Start of Block

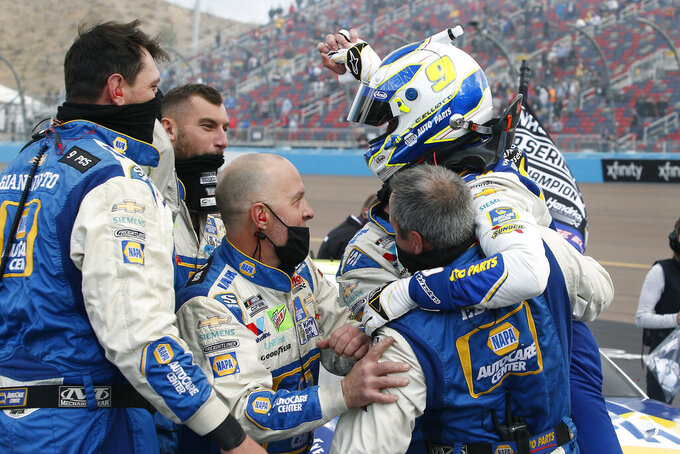Chase Elliott (9) celebrates with his pit crew following his season championship victory in the NASCAR Cup Series auto race at Phoenix Raceway, Sunday, Nov. 8, 2020, in Avondale, Ariz. (AP Photo/Ralph Freso)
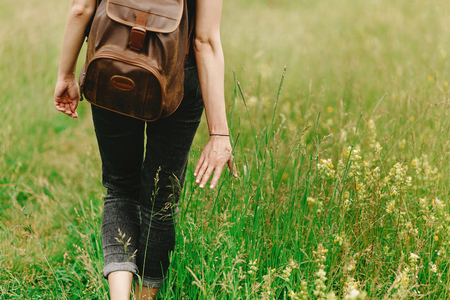 세련 된 힙 스터 여자 잔디에서 걷고 손을 잡고 여름 산에서 야생화, 여행 개념, 평화로운 휴식 순간 스톡 콘텐츠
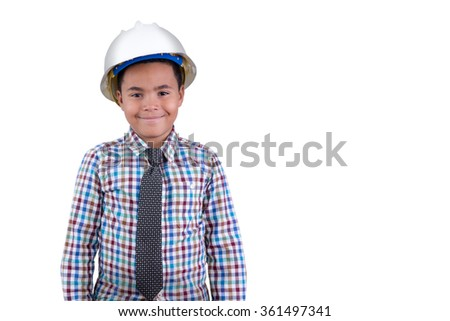 Future young African American engineer with a portrait of a charismatic young tween boy in a hardhat and necktie standing grinning happily at the camera as he shows his preference of career, on white - stock photo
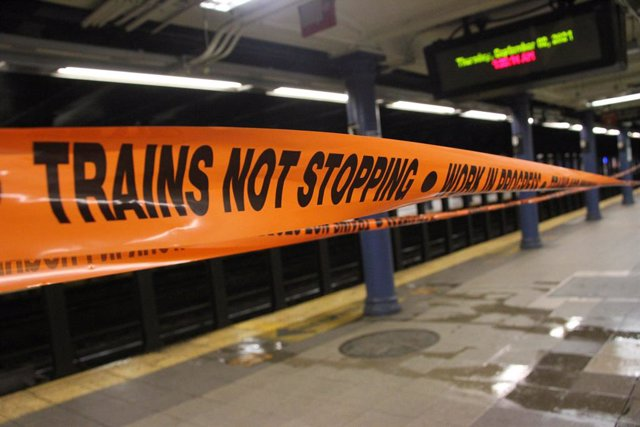 01 September 2021, US, New York: A barrier tape hangs on a railway track in a subway station after heavy rainfall. Due to heavy flooding after a storm, the city of New York has imposed a travel ban within the metropolis of millions. Photo: Niyi Fote/TheNE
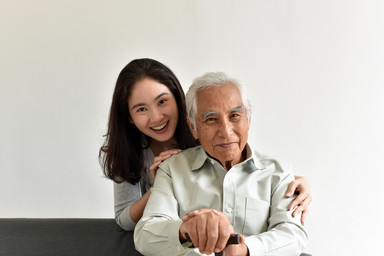 Photograph of young woman and her elderly grandfather looking into the camera smiling.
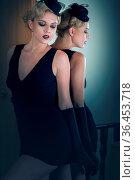Retro portrait of a beautiful woman next to mirror. Vintage Style. Стоковое фото, фотограф Zoonar.com/Svetlana Radayeva / easy Fotostock / Фотобанк Лори
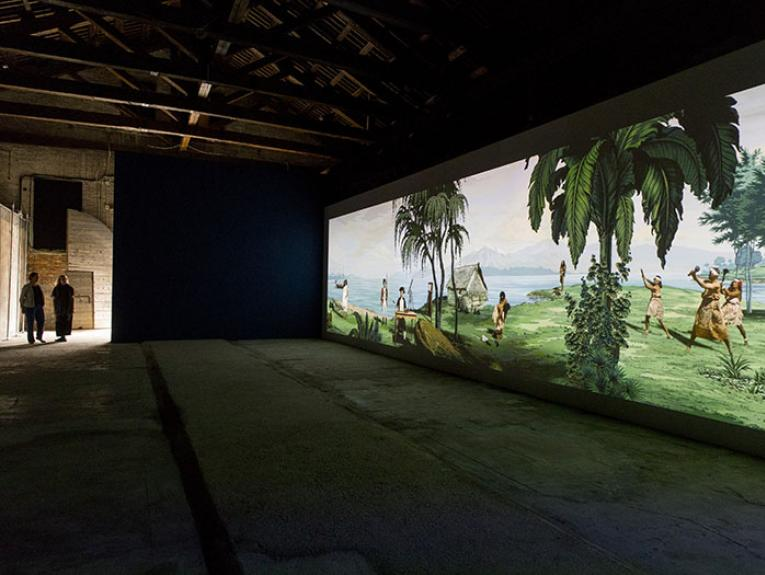 Two people look at Lisa Reihana's Emissaries artwork displayed at Venice Biennale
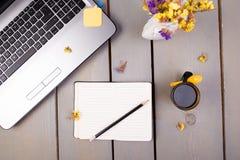 Тетрадь, кофе и цветки для женских дома или рабочего места офиса на деревянной предпосылке Взгляд сверху скопируйте космос Стоковые Изображения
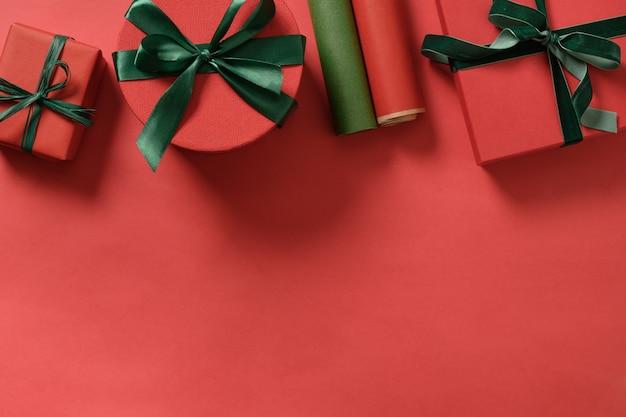 Cornice di natale con doni rossi, rotoli di carta con spazio di copia.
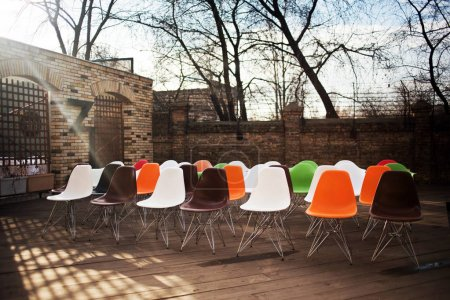 daytime view of colorful chairs arranged in rows in building yard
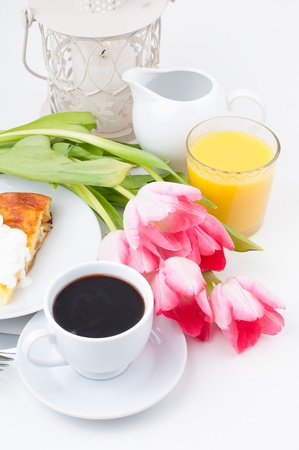 Elegantly served breakfast, a cup of coffee, flowers, and orange juice on white background, isolated photo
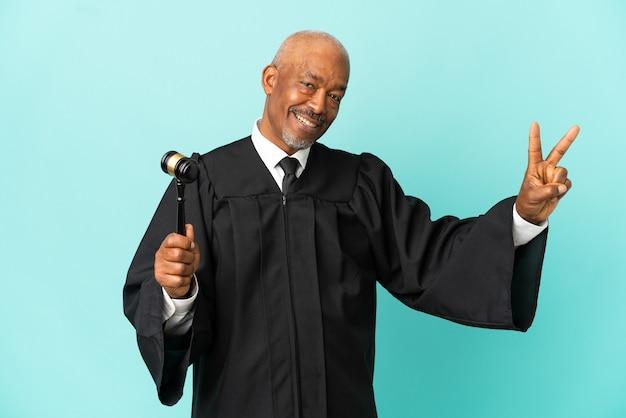 Giudice uomo anziano isolato su sfondo blu sorridente e mostrando segno di vittoria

End of Block

— Work item —
The pictures in the data should be omitted, and every remaining line set down exactly.

— Result below —
Chase Elliott (9) celebrates with his pit crew following his season championship victory in the NASCAR Cup Series auto race at Phoenix Raceway, Sunday, Nov. 8, 2020, in Avondale, Ariz. (AP Photo/Ralph Freso)
 세련 된 힙 스터 여자 잔디에서 걷고 손을 잡고 여름 산에서 야생화, 여행 개념, 평화로운 휴식 순간 스톡 콘텐츠
 Future young African American engineer with a portrait of a charismatic young tween boy in a hardhat and necktie standing grinning happily at the camera as he shows his preference of career, on white - stock photo
 01 September 2021, US, New York: A barrier tape hangs on a railway track in a subway station after heavy rainfall. Due to heavy flooding after a storm, the city of New York has imposed a travel ban within the metropolis of millions. Photo: Niyi Fote/TheNE
 Photograph of young woman and her elderly grandfather looking into the camera smiling.
Retro portrait of a beautiful woman next to mirror. Vintage Style. Стоковое фото, фотограф Zoonar.com/Svetlana Radayeva / easy Fotostock / Фотобанк Лори
 Two people look at Lisa Reihana's Emissaries artwork displayed at Venice Biennale
 Тетрадь, кофе и цветки для женских дома или рабочего места офиса на деревянной предпосылке Взгляд сверху скопируйте космос Стоковые Изображения
 Cornice di natale con doni rossi, rotoli di carta con spazio di copia.
 daytime view of colorful chairs arranged in rows in building yard
 Elegantly served breakfast, a cup of coffee, flowers, and orange juice on white background, isolated photo
 Giudice uomo anziano isolato su sfondo blu sorridente e mostrando segno di vittoria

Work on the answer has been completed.